The truth of the matter is that there is no shady cabal of media elites dictating the result of the election to a passive public. The Labour party did not receive gushing praise in the national press because it did not merit it – instead they presented a platform so unpalatable that even the left-leaning New Statesman could not swallow their doubts and endorse it.
There is a very simple reason Labour lost the election: Labour, and especially the Labour Left, are not fit to govern – they have made none of the sacrifices required to lead a coherent and compelling political movement into an election, and win. Their utter failure to own their defeat and take proper responsibility for its causes merely confirms this truth. Labour must seek to govern from the moderate centre-left, or it will remain in eternal opposition.
The scene is now set: the candidates running to be the next Labour leader are taking the stand to pitch their project against the Momentum-dominated party membership. Yet, if the opening salvoes of this contest are anything to go by, it will not be a period of profound reflection or introspective transformation.

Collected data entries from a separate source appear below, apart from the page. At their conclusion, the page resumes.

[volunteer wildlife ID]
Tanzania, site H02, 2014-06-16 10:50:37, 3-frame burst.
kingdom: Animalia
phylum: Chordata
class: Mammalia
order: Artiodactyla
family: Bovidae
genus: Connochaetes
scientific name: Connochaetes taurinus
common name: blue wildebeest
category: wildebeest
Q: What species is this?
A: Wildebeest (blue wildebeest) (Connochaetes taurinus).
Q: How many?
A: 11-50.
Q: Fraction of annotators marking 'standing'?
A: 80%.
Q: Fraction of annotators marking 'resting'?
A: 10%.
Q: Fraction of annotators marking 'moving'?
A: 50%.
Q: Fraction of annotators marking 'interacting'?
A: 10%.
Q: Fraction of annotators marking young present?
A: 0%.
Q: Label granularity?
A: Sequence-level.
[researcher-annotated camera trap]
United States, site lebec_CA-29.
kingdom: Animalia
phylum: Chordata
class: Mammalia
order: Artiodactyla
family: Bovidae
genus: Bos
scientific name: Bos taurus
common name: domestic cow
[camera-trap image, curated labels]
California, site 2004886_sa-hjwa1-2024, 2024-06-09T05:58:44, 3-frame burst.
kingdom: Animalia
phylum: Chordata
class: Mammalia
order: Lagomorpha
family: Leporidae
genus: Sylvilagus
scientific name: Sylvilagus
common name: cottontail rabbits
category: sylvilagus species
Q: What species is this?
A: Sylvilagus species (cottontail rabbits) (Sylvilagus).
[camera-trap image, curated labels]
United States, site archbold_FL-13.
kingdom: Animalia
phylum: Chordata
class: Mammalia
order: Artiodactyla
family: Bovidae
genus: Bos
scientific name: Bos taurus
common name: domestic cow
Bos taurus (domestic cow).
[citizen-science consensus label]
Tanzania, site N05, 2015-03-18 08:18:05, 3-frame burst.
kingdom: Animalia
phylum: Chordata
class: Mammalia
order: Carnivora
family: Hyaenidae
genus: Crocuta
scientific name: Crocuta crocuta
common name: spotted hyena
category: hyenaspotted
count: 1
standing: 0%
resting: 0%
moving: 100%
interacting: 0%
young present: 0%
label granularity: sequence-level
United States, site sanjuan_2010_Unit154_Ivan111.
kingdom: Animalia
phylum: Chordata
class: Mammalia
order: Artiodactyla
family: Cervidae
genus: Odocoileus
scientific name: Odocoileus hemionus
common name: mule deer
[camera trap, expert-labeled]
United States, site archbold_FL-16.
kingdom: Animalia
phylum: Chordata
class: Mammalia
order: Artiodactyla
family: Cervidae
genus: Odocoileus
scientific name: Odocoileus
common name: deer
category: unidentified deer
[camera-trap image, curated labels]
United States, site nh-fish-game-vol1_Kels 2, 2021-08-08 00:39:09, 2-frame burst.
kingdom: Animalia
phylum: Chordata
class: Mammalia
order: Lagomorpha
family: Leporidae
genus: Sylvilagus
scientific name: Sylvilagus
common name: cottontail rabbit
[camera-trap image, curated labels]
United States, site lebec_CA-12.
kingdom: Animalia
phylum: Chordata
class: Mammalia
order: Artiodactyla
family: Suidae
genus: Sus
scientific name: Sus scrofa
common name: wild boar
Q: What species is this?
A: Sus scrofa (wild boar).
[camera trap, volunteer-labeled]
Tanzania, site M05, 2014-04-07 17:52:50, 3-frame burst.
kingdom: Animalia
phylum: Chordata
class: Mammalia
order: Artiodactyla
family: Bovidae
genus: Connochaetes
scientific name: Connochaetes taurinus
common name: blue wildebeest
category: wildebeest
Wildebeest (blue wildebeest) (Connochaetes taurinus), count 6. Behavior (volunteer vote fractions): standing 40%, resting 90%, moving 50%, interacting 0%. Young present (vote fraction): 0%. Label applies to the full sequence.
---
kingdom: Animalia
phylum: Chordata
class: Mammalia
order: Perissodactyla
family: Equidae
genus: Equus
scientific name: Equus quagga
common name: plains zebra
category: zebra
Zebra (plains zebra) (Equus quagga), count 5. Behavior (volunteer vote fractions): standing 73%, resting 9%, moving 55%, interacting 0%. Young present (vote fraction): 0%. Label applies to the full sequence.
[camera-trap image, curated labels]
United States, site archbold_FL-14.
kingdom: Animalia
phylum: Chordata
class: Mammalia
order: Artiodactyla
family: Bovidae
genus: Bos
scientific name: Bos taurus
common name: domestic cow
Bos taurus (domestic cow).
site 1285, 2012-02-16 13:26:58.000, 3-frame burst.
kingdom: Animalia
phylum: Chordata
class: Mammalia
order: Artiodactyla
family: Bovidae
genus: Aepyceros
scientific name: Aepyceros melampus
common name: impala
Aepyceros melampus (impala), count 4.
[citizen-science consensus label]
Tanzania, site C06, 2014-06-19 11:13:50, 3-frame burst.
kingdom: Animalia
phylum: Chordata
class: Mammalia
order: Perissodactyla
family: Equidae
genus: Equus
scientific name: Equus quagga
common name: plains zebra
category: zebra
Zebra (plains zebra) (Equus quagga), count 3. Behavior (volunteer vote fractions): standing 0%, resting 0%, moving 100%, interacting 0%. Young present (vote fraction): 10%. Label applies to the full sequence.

Even Labour’s so-called “moderates” are now indulging variations upon the same superficial, delusional mythology as the Momentum rank-and-file.
Emily Thornberry, the first candidate to announce she is running for the post, has written an article in The Guardian in which her argument can essentially summarised as “we should never have allowed a Brexit election”. Even setting aside the implicit admission here, that Labour lost because they did not have a credible policy on the most important issue of the day, there was nothing of substance on why northern working class voters should trust Labour even if Brexit were not the main issue. She did not seem to grasp that the cultural alienation of England’s working classes from Labour extends well beyond Brexit alone.
The shadow Brexit Secretary Keir Starmer’s diagnosis is little better. In an interview on Wednesday, he said: “A Labour Party that strays too far from its values loses”, adding that “in the end, the Labour party strayed too far from its values between 1997 and 2010”. This is certainly one way of describing the three elections and two landslides won by Tony Blair in this period, the only proper majorities won by Labour since 1966. This type of diagnosis serves to highlight the basic lack of intellectual seriousness underpinning Labour’s inability to comprehend the scale of their defeat.
Tony Blair put it well on Wednesday: “There is a risk that the only people speaking the language of reality to the Labour Party today, are those who don’t aspire to lead it.” Already, it seems that any voices calling for meaningful transformation will be drowned out in an assembly of anodyne candidates armed with excuses about how Brexit ruined Labour’s election.
This is the behaviour of a party that doesn’t even want to understand why it is standing upon the precipice of electoral oblivion. Many of its members and potential leaders don’t even seem to have registered that the abyss is there, let alone that it is staring them in the face.